While Leann, the kids, and I picked tomatoes, played marbles, and painted rocks, Will learned about the canvas trade, as well as lobster fishing, which Lorin did for many years. In the 1980s, the fishermen of Spanish Wells devised a form of lobster trap that they call “condos,” which the spiny lobsters crawl under for protection. These “traps” are simply pressure-treated 2x4s with a corrugated tin roof but no bottom. Diving for them using hookahs—hoses attached to air compressors on the surface—fishermen can often bag up to 40 at a time. In fact, Spanish Wells is the largest processor of lobster in the Bahamas, exporting 70% of its catch to Red Lobster in the US. We also learned that fishermen own their boats and earn their pay cooperatively, whereby everyone gets an equal share of the profits—a holdover from the early settlers. Because of the abundance of lobsters and other fish, fishermen can earn up to $30k in three months in this trade, which combined with a booming construction trade means that unlike many of the family islands, few people ever leave. Well, except for the black Bahamians, who are ferried by the boatload back and forth each day from the mainland to work on the island for the locals.

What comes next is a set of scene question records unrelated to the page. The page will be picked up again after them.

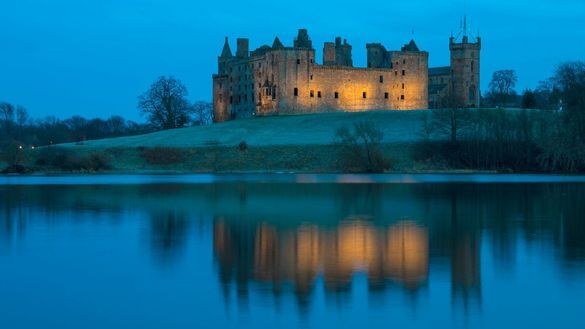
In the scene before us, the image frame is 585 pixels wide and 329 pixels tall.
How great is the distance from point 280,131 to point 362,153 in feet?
58.5

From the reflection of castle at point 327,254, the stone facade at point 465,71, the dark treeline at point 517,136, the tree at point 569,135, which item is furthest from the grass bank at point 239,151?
the reflection of castle at point 327,254

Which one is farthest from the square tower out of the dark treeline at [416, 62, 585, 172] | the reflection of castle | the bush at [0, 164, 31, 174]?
the reflection of castle

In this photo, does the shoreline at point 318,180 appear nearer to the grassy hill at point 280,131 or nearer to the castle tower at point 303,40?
the grassy hill at point 280,131

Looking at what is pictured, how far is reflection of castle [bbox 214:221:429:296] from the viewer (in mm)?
15164

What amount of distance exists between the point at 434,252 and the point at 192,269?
200 inches

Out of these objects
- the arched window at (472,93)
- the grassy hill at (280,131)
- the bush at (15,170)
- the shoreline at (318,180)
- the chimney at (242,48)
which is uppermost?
the chimney at (242,48)

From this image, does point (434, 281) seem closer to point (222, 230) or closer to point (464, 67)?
point (222, 230)

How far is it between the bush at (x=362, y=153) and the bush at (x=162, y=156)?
13.2m

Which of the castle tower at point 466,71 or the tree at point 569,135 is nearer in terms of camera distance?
the tree at point 569,135

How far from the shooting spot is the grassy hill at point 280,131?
77.8m

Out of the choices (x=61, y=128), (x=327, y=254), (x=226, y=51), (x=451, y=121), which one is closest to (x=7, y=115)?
(x=61, y=128)

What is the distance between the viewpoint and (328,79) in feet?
317

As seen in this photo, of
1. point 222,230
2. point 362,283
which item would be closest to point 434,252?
point 362,283

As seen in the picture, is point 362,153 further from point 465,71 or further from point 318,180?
point 465,71
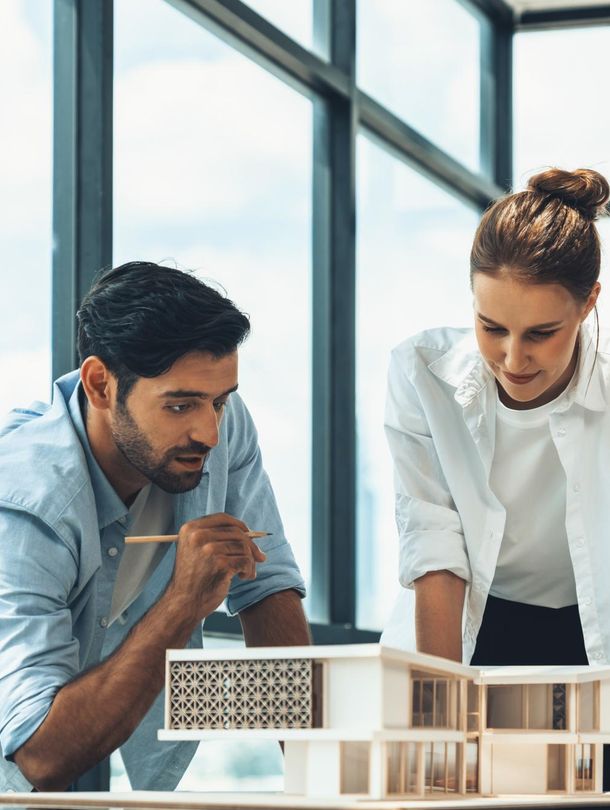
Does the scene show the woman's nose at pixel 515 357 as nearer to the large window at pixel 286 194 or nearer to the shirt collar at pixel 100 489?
the shirt collar at pixel 100 489

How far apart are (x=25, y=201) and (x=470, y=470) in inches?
43.3

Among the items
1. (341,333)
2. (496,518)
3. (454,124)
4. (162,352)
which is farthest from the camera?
(454,124)

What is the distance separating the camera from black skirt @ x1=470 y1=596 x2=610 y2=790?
229 cm

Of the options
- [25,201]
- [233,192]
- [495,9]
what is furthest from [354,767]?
[495,9]

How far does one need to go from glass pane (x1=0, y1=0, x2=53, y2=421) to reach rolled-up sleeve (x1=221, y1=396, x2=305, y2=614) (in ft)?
2.01

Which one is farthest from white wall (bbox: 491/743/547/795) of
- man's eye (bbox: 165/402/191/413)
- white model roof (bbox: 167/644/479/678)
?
man's eye (bbox: 165/402/191/413)

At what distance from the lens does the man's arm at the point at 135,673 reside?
1.81 metres

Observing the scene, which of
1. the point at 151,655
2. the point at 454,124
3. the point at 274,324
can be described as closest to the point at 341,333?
the point at 274,324

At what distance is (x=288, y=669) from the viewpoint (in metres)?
1.52

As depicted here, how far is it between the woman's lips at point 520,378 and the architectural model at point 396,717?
527mm

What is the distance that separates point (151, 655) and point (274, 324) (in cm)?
205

After more than a couple of hours with this delightful family, we returned to the boat with two paw-paws (papayas), a jar of home-made salsa, and a much warmer feeling about the place, especially after our earlier encounter.
From Lighthouse Point to Rock Sound to Governor’s Harbor to Hatchet Bay to Spanish Wells, we’ve covered a lot of Eleuthera, which is the most diverse Bahamian island we’ve encountered so far. Although we are among the racial majority here in Spanish Wells, we feel less “at home” here than in other parts of Eleuthera and the family islands. Perhaps it’s the feeling of insularity and isolation from the rest of the Bahamas that feels so uncomfortable. Or perhaps it’s a sense of racist undertones; it’s clear that the Haitian workers are invisible and only speak when spoken to. Or it could be that affluence has brought about more social “cliques,” evidenced by the relative unfriendliness of passersby that appears to be another striking import in their spiral toward Americianization, which, thankfully, is so much slower in the other family islands.
7 thoughts on “NIRVANA S4:E6”
Wow! Such vivid observations and photos. We’ve just been to these places and yet I feel like I’ve learned so much more by reading this post. Thank you!
Always a pleasure to read . Thanks for sharing your adventures and descriptions of these islands.🌴🌺
Enjoying your thoughtful reflections and colorful images of island life from the chilly mountains of Colorado, where it’s still snowing even though we’re well into April!
Hi Olive! Thanks for reading and appreciating. Love, Tasha
Thanks much, Tash! Wonderful to read how immersed you and Will are allowing yourselves to be. I feel like I’ve been there, which is good since we’ve sold Illusion and so may never visit on our own bottom. Love always!